Almost all of the vehicle controls can be found in the curved display, with the majority being operated by touching the screen as opposed to using buttons or switches.
The user experience is a big focus in the concept—leading to those comparisons with Tesla and its Model 3—and three different “experience modes” are offered within the infotainment function: core, sport, and efficient.
The core mode introduces the driver’s area to an updated interpretation of the four functions that are familiar from the display concept of existing models. In place of the traditional location of the central display, there is a map, with the functions lined up alongside each other.
In sport mode, the functions come closer together and create a focused view. Sideways movements behind the zones are used to show how tight upcoming corners are, enabling drivers to better anticipate the conditions ahead. The right-hand area of the display shows specific functions in a similar way to BMW M’s lap timer app.
At the other end of the spectrum, efficient mode sees the debut of an “assisted driving view,” which highlights to the driver what the car’s sensors are detecting. The idea is to give a better insight into how the technology is operating and how the car is communicating with its environment. The right-hand area of the display shows additional vehicle information, such as the charge level and range.
The Concept i4 previews the fifth generation of BMW’s eDrive, which will make its production debut on the iX3, which launches later in 2020. It will then follow when iNext and i4 are introduced in 2021.

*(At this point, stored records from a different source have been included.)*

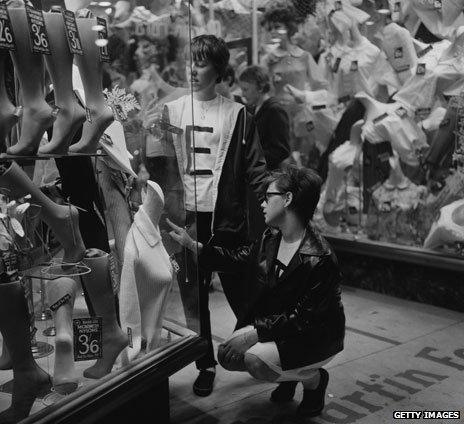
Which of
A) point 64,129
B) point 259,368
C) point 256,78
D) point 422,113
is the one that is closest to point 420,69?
point 422,113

The latest version of eDrive has upgrades to the electric motor, power electronics, charging unit, and high-voltage battery, enabling BMW Group to further move forward with its electrified drive systems. The electric motor in the i4 puts out up to 390 kW—on a par with a current BMW V8 combustion engine.
The battery also has a new design and has slimmed down to 550 kg (), with an energy content of around 80 kWh, enabling a driving range of up to 600 km (373 mi) in the WLTP cycle.
When the i4 enters production in Munich, it will be run down the same line as the company’s combustion-engine vehicles, plug-in hybrids, and all-electric vehicles. The i4 body concept differs somewhat from the vehicle models currently produced at plant, but about 90% of the existing production equipment in the body shop can be incorporated into the process. The remaining 10%—such as the machinery involved in building the rear structure—will need to be newly built.
To overcome this challenge, a separate piece of equipment will be fitted in the assembly halls for installation of the high-voltage battery, as the battery needs to be fitted in the car from below. A particular challenge in the conversion/installation process are the crowded structures of the assembly halls, where old machinery will be removed and the new components brought on stream within a six-week period.
These changes are part of a total investment of €200 million in Plant Munich to bring series production of the BMW i4 to fruition.